Presumably that meant she was delivering a lunch to Ella at noon just as she intended.
Nervously twisting her watch, Ella sat down in the leather chair. It was on casters. Surprisingly old-fashioned for a man who was firmly entrenched in a modern tech world. In fact, the entire study seemed steeped in old-fashioned touches. The clock on the wall behind her looked as if it had come out of an old railway station. The desk itself was gigantic, with warm inlaid wood on the top and worn metal corner braces that reminded her of a steamer trunk.
There was a manila folder sitting on the center of the desktop with her name scrawled on the front. When she hadn’t been stalking her new boss online the night before, she’d been reading whatever she could find on how to locate missing people. Not that his siblings—if there were any to begin with—were missing.
She’d decided the hunt wasn’t any different than doing a person’s genealogy. And these days, genealogy websites abounded.
She flipped open the folder. The notes inside were typed. Neat. Chronological. She had a hard time envisioning Ben preparing them himself. Probably had had a secretary do it.
There were also a couple of sticky notes stuck to the inside of the folder; handwritten in the same slashing style as her name on the front.
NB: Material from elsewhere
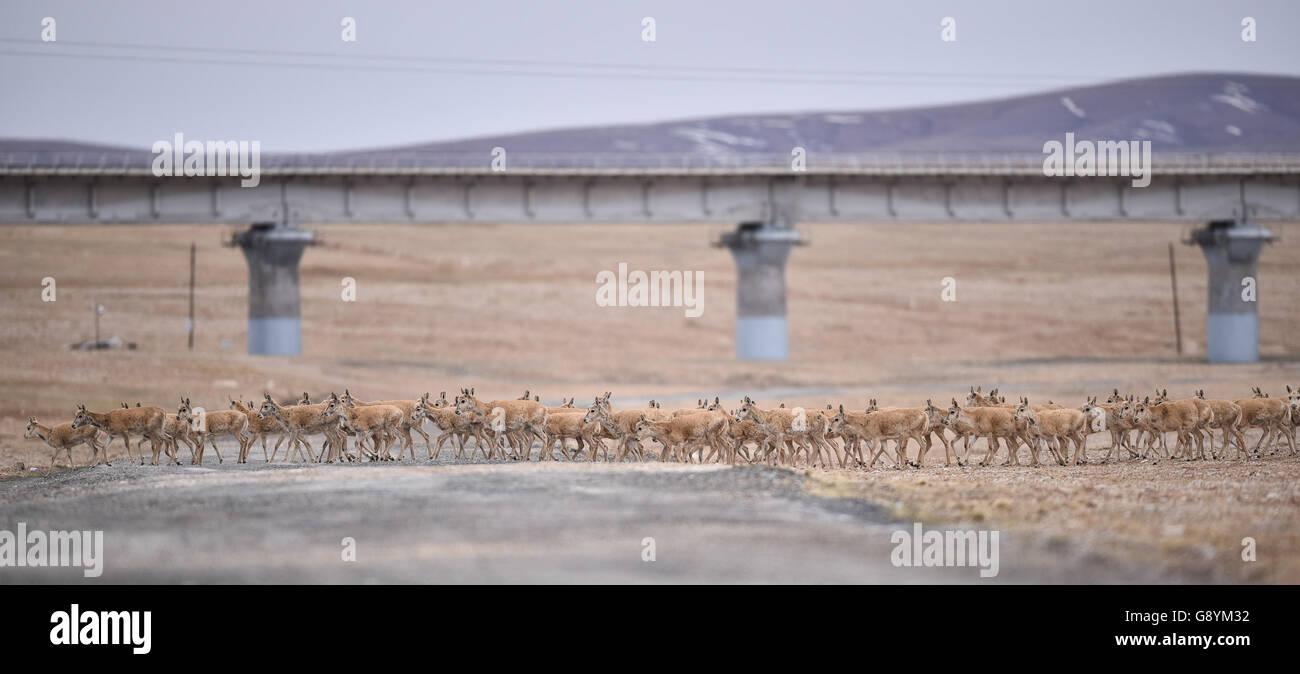 (160630) -- BEIJING, June 30, 2016 (Xinhua) -- File photo taken on June 7, 2016 shows Tibetan antelopes moving near - Stock Image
That she had no trouble imagining as Ben’s. He’d written the password for his computer network on one. And on the other, a directive to make herself at home and help herself to drinks in the fridge.
She leaned back in the chair and looked around the study. If there was a refrigerator here, it was cleverly hidden. Besides, she had a bottle of water in her messenger bag.
She gingerly opened the center drawer of the desk and was glad to see it contained the computer keyboard and a few pens and pencils. The moment she tapped the keyboard, the sleek monitor on top of the desk leaped to life and she keyed in the password he’d left, opened an internet browser and turned back to read through all of Ben’s notes.
That task took longer than she’d expected, because there weren’t only notes about Gerald Robinson’s history. There were copious notes about the extensive Fortune family and the mysterious, supposedly deceased Jerome Fortune.
By the time she did finish, she decided she needed to make some of her own notes. Reading about Gerald Robinson’s life had been fascinating enough that she didn’t feel so odd when she began pulling open the drawers of Ben’s desk in search of a notepad. When she reached the last of the four drawers, she’d found everything from a bottle of Scotch and two crystal glasses to a single snapshot of a cute blond-haired toddler boy. But no blank paper. Rather than hunt through anything else of his, she retrieved the spiral notebook from her messenger bag that she used for school notes and flipped to a fresh page.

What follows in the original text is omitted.